Hermes is a computer programming language especially suited for the
construction of distributed applications.  It was designed by
researchers in the Distributed Systems Software Technology (DSST)
group of IBM's T.J. Watson Research Center.  An experimental prototype
implementation is available on a number if Un*x platforms, free of
charge and without a license.  Since its initial release in June 1990,
nearly 200 sites have acquired the Hermes software, initially via
physical tape cartridges and more recently via anonymous ftp
throughout the internet.  A language tutorial and reference manual was
published by Prentice-Hall in February of 1991.  Hermes has been
taught in courses on distributed computing as well as networking, in
the U.S. and Canada.  A number of researchers are currently utilizing
Hermes as a platform for research in distributed computing and
programming languages.  Hermes is an important and on-going research
project at DSST, and substantial work is in-progress and in plan, both
with respect to language design issues and regarding the prototype
implementation.  A newsgroup dedicated to Hermes discussions and
announcements will be invaluable for the growing community of Hermes
users.

Some important features of Hermes are:

* Process Paradigm:
  The process is the unit of modularity.  Hermes processes are as
  `lightweight' as procedures in Algol-like languages, and have the same
  data hiding properties as `objects' in object-oriented languages.  A
  process is an independent active entity, consisting of private data
  and a sequential program.  Processes interact by issuing calls on
  `output ports' (e.g. call p(a, b) sends the callmessage (a, b) on the
  port p), and receiving calls on `input ports'.  This model yields a
  simple compositional semantics.  It is easy to reason about Hermes
  processes, since a Hermes process behaves the same `in isolation' as
  it does when linked up to a large system.

_Data items_
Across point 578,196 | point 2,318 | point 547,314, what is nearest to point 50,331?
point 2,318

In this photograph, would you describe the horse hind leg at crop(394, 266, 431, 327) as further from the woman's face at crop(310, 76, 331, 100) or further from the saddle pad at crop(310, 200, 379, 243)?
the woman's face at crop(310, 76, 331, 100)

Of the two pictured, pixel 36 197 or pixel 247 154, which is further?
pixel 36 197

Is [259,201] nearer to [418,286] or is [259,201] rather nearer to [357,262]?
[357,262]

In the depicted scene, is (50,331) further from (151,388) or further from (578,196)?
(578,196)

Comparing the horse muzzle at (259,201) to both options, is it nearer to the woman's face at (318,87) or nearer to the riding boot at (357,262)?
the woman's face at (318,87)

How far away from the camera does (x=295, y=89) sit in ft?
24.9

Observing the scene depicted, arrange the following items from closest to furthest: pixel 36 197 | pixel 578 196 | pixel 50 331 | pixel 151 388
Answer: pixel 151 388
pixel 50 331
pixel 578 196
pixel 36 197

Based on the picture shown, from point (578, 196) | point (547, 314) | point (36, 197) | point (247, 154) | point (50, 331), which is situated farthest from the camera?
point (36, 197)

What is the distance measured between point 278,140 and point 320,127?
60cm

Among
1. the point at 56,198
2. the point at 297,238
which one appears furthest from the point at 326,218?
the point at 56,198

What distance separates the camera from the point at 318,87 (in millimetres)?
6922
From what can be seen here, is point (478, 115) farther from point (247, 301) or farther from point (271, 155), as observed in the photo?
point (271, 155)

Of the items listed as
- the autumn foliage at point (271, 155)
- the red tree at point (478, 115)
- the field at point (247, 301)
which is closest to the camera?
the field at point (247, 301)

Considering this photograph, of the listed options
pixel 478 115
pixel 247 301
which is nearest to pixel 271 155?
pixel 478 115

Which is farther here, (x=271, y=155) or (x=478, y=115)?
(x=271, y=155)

_What you are asked to do_
Continue the description of the Hermes programming language, picking up right after its last sentence.

_Expected answer_
* Tables:
  There is a single type constructor for homogeneous data aggregates---a
  relational table.  Tables are a consistent abstraction for data which
  could be implemented as strings, arrays, linked lists, hash tables,
  trees, indexed files, etc.  The programmer can insert and remove
  elements from tables, retrieve elements by content, merge two tables,
  and copy or extract selected subsets of a table.  By providing tables,
  Hermes makes programming simpler and more portable, gives the compiler
  more freedom to provide alternative efficient data representations,
  and eliminates potentially dangerous explicit pointer manipulation.

* Compile-time checking:
  Hermes is strongly typed.  The use of operations with operands of
  the wrong type is detected at compile-time.  Additionally, Hermes
  introduces a dataflow-based checking called typestate checking.
  Typestate checking detects such additional errors as failing to
  initialize a variable, and using a variant from the wrong case.
  Typestate analysis also allows the compiler to reuse storage safely
  and thus avoid the need for run-time garbage collection.  It is a
  goal of Hermes to detect as many errors as possible before a process
  begins execution.  A polymorph data type is provided as an escape to
  defer type and typestate checking until run-time.

* Security:
  In many languages, a single erroneous module can bring down an entire
  program.  Because a `program' in a systems language might include
  multiple users, it is important to limit the effect of programming
  errors.  In Hermes, an erroneous process may generate incorrect output
  values of the correct type, or may fail to generate any output values,
  but it can never cause other processes to crash or violate the Hermes
  semantics.  Hermes enforces security largely at compile-time,
  thanks to typestate checking.  Typestate checking improves performance
  as well as reliability, since processes on a single machine can safely
  share a single hardware address space, even when these processes are
  acting on behalf of different users.

* Dynamic Configuration:
  Using Hermes, programmers can create, link, and rebind processes
  dynamically using language primitives without the need to make system
  calls.  Ports are first-class values in Hermes.  They can be assigned
  to variables, stored in tables, passed in messages, etc.  The port
  type determines the interface only, not the binding to code.  The
  effect of replacing one port value with another is to rebind a port to
  a `plug-compatible' process which may have completely different code
  but which is guaranteed to have the expected interface.  The
  combination of dynamics with security is valuable in implementing
  long-lived systems that evolve over time.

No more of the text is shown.